### Records for this task ###

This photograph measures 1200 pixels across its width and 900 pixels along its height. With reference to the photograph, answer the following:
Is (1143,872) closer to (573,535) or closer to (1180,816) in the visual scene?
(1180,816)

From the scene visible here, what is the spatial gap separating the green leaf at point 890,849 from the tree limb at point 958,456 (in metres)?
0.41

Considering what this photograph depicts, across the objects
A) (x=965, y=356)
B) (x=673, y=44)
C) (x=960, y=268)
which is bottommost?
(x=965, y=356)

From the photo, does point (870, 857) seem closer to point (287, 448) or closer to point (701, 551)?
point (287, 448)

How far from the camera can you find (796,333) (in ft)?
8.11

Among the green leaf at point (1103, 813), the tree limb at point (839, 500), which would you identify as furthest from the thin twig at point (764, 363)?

###
### Records for this task ###

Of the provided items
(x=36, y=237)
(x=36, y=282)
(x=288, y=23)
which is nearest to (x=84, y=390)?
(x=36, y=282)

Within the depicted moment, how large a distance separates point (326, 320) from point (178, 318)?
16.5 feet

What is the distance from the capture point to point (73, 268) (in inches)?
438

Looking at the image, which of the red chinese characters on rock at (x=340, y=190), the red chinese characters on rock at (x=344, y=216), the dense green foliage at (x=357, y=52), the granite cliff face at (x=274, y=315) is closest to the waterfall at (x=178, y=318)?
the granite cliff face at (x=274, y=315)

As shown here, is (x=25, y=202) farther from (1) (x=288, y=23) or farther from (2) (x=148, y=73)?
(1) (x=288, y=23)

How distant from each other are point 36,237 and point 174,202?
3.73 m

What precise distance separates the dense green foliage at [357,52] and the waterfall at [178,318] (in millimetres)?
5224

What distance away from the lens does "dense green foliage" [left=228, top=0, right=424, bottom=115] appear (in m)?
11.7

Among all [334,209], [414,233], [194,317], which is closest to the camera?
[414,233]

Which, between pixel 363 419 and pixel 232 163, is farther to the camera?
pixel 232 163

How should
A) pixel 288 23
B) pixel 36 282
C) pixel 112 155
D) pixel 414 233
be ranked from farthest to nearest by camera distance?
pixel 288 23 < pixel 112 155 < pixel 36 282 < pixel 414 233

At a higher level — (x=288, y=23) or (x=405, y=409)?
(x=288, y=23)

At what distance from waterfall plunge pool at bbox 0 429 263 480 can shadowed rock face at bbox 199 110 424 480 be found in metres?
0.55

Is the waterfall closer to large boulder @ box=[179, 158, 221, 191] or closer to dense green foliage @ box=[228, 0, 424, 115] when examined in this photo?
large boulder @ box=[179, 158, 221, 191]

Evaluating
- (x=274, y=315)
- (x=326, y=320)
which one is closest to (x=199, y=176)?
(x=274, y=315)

###
### Records for this task ###

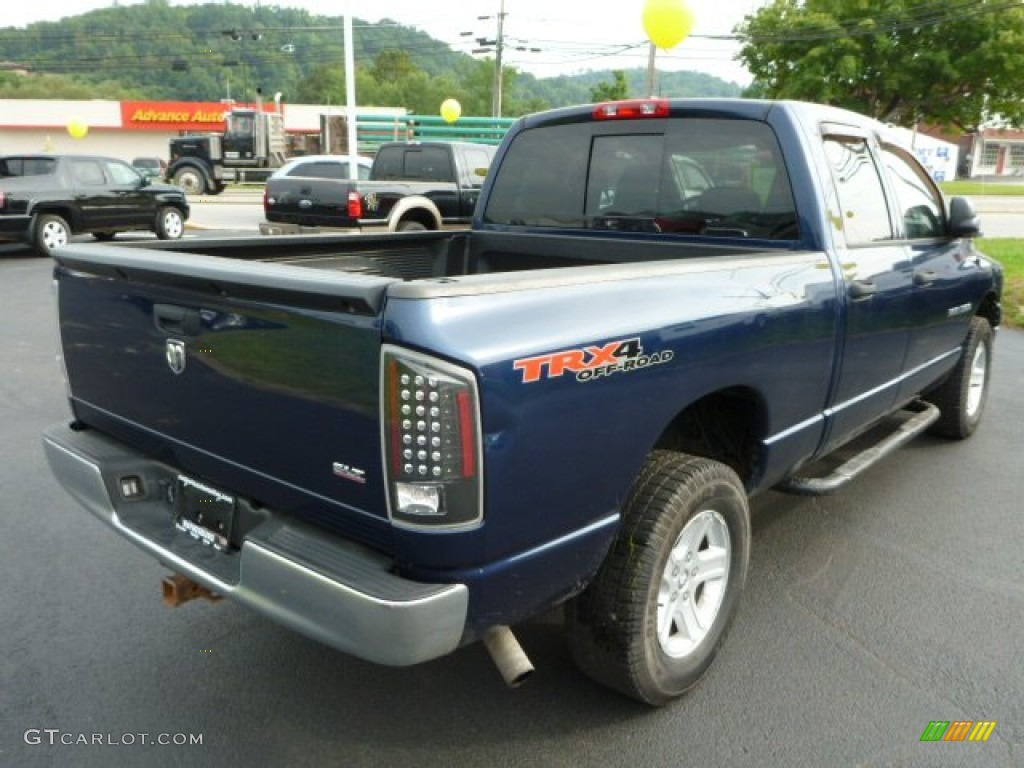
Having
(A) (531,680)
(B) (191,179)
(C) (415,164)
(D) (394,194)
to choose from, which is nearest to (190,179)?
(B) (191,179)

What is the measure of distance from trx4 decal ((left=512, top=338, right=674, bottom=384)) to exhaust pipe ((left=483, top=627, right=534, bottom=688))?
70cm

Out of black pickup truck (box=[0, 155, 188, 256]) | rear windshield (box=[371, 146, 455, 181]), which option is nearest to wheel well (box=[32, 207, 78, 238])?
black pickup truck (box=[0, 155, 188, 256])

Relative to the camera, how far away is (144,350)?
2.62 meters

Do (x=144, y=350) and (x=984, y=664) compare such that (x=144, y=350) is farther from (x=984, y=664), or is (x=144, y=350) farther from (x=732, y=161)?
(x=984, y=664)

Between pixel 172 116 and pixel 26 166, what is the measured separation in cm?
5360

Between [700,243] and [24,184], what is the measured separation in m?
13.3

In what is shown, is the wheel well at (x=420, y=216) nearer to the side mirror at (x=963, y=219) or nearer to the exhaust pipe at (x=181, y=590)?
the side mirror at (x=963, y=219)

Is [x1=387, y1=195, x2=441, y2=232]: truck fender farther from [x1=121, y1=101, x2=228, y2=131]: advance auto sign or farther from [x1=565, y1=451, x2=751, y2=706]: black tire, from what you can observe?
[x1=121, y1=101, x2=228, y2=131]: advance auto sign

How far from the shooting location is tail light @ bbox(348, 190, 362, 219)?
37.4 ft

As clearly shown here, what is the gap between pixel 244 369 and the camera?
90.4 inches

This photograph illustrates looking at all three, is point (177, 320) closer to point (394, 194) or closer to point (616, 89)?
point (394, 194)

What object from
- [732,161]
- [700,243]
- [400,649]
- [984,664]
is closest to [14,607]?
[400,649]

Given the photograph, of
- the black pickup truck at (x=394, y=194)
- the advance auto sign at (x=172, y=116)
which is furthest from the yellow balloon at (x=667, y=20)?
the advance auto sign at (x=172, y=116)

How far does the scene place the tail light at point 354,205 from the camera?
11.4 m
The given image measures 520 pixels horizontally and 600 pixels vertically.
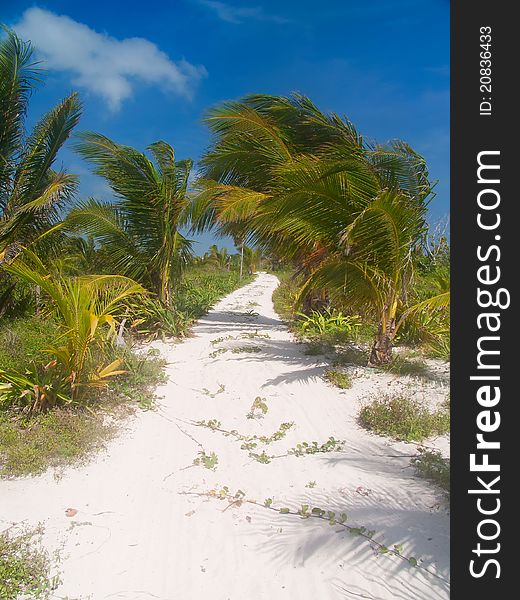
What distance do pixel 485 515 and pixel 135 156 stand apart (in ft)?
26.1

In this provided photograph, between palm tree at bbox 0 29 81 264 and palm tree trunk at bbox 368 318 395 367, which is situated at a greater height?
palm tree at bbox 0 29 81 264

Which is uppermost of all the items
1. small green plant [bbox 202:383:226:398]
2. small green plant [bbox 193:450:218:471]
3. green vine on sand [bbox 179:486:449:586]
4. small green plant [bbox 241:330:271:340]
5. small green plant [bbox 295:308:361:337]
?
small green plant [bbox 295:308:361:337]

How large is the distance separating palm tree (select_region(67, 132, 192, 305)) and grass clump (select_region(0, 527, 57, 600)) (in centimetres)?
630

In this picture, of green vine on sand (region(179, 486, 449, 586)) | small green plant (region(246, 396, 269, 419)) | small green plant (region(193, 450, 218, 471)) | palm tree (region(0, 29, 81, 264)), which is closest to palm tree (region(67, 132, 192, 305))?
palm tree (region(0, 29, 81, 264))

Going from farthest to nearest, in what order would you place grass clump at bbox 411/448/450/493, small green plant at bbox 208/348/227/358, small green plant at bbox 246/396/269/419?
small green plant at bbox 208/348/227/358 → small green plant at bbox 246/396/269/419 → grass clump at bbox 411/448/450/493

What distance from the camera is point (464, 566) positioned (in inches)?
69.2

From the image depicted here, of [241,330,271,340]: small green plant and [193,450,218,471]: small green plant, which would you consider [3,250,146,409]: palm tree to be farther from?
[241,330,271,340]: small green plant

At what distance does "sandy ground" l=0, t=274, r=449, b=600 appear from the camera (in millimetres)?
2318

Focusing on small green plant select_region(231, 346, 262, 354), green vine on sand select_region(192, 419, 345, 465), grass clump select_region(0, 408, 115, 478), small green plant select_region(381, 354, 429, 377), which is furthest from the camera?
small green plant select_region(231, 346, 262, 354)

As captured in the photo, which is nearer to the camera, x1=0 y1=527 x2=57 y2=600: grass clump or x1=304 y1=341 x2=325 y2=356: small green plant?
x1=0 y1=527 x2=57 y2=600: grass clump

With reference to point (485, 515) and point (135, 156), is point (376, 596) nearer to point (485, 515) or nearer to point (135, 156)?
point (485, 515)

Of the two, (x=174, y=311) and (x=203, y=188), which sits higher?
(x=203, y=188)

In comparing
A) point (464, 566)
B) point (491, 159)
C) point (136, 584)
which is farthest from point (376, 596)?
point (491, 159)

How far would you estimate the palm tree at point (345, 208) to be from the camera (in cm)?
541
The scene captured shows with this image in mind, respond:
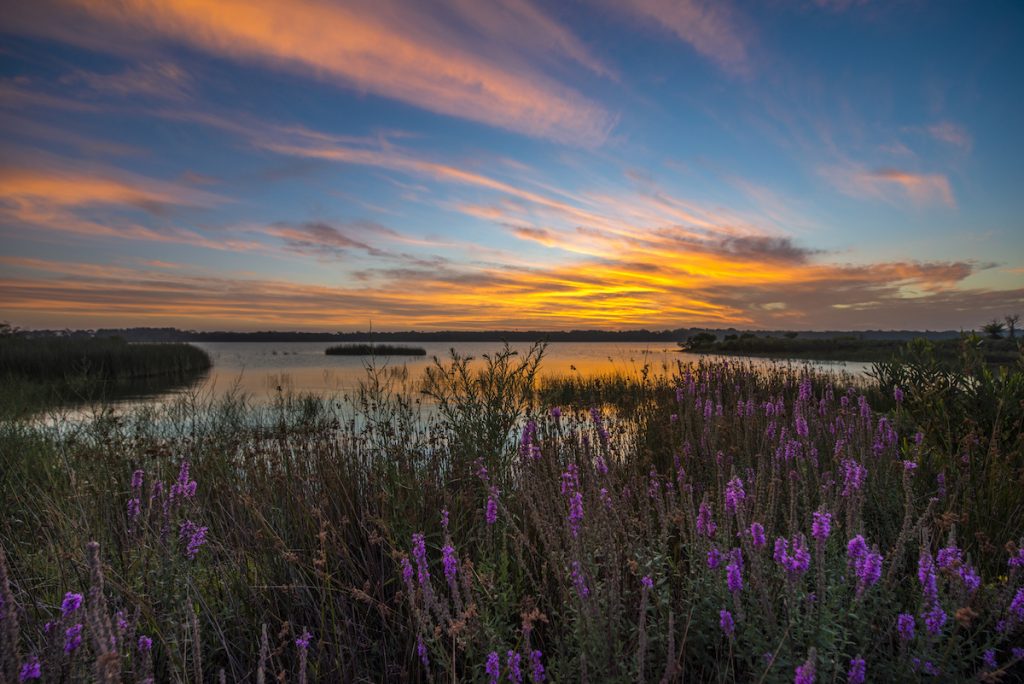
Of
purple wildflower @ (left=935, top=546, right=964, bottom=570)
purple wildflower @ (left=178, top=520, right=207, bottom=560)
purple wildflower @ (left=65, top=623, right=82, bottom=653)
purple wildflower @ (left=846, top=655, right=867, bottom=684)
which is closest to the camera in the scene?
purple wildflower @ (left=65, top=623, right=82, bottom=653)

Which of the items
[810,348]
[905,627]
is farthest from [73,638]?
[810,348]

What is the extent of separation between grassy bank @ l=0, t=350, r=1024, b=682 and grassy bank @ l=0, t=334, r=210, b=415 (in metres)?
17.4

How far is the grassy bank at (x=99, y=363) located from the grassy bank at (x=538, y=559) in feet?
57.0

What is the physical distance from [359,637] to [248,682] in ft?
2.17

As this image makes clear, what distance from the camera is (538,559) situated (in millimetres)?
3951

###

Task to carry out :: Count the lines in the records above that contain the word "shown", and reply with the number alone.

Complete response :: 3